During MScEDC I’ve been tweeting more than normal–this week I tweeted 86 times, last week I tweeted over 150 times. The numbers are correct, as far as I can measure them. I was surprised that someone with less than 1000 followers was so influential, but it would explain why some accounts with just over 1000 followers were rated influential enough to appear alongside major platforms like The New York Times or The Economist on my Discovery timeline.

I have manually created my own ‘youloop’–most of the people I follow and those who follow me are interested in the same topics as me: “Your important topics match those most tweeted about by followers who are similar to you.” “The hashtags most often used by your followers similar to you have been #mscedc, #phdchat, and #talkhe.” This is unsurprising!

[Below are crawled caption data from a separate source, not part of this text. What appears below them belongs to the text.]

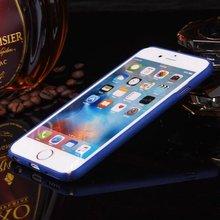 Superman Phone Case iPhone 5 5s 6 6s Plus 7 7 Plus 8 X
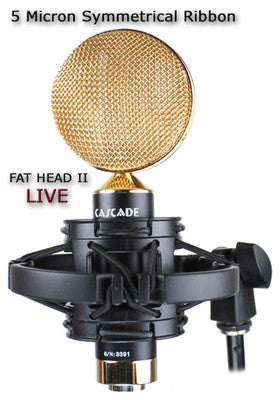 Cascade Microphones Fat Head LIVE Short Ribbon Microphone
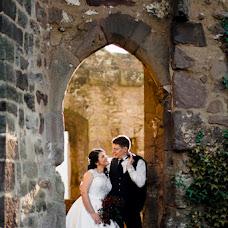 Wedding photographer Yana Shpicberg (YanaShpitsberg). Photo of 25.01.2018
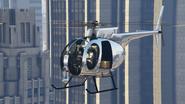 Buzzard cromado de Tony GTA Online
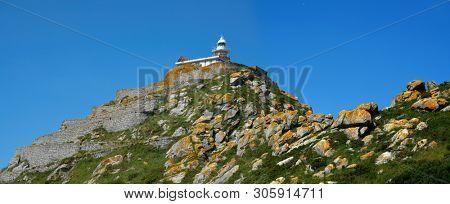 Islas Cies islands lighthouse monte del Faro Cies in Vigo of Galicia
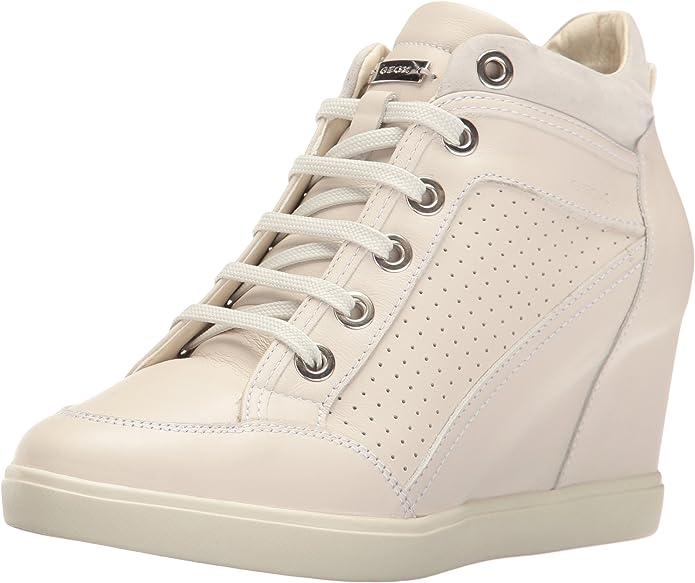 abrelatas microscópico Año  Geox D Eleni C, Baskets Hautes Femme: Amazon.fr: Chaussures et Sacs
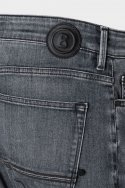 Pánské džíny Rob G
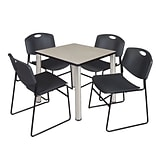 Regency Kee 30 Square Breakroom Table- Maple/ Chrome & 4 Zeng Stack Chairs- Black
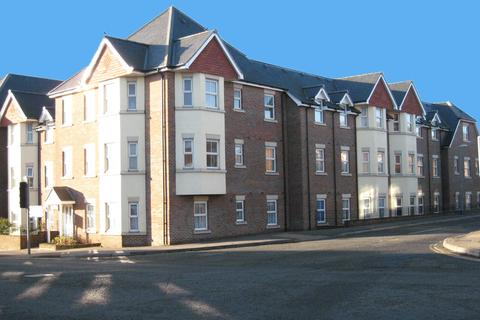 2 bedroom flat for sale - Royal George Court, London Road, Burgess Hill RH15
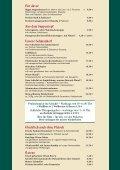 Speisekarte - Herrmannsdorfer Landwerkstätten - Seite 2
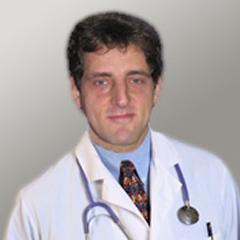 Il parere dell'esperto sull'utilizzo della ceretta epiltech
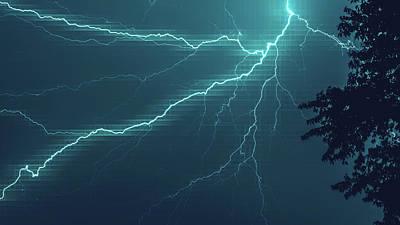 Lightning Grid Poster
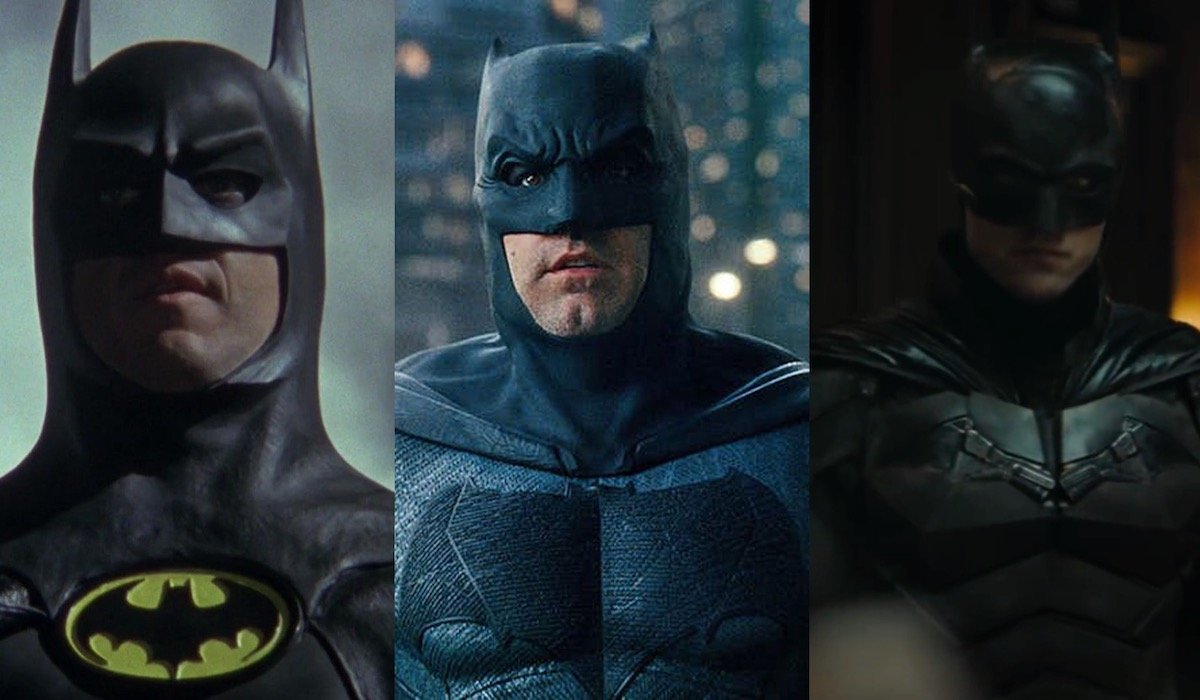 Michael Keaton, Ben Affleck, Robert Pattinson Batman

Second, issues of catagorisation.  Some of my catagories are much more specific than QuillConnect’s (History, Writing, Academia probably all count as ‘Education’). I made no distinction between sources of interest, where QuillConnect lists ‘Entertainment, Arts, Music, Television, Celebrity’. On the other hand, I make a distinction between ‘Geek culture’ and ‘Popular culture’ and ‘Writing’. QuillConnect does not list ‘Food’ as a catagory, which is surprising (though perhaps less so on Twitter than Instagram or Facebook).

Third, issues of sentiment.  QuillConnect is interested in ‘positive’, ‘negative’ or neutral’ language. I listed content analysis of genre. However, it would not be hard to suggest that Diversity, Hard News, Online Security are likely to skew negative, where as Humour, Inspiration, Visually attractive are likely to skew positive.

QuillConnect analysis of my tweets

QuillConnect analysis of my tweets

I therefore recoded my tweets to try to ‘reverse engineer’ my Discovery timeline analysis. I then compared them to the QuillAnalysis report.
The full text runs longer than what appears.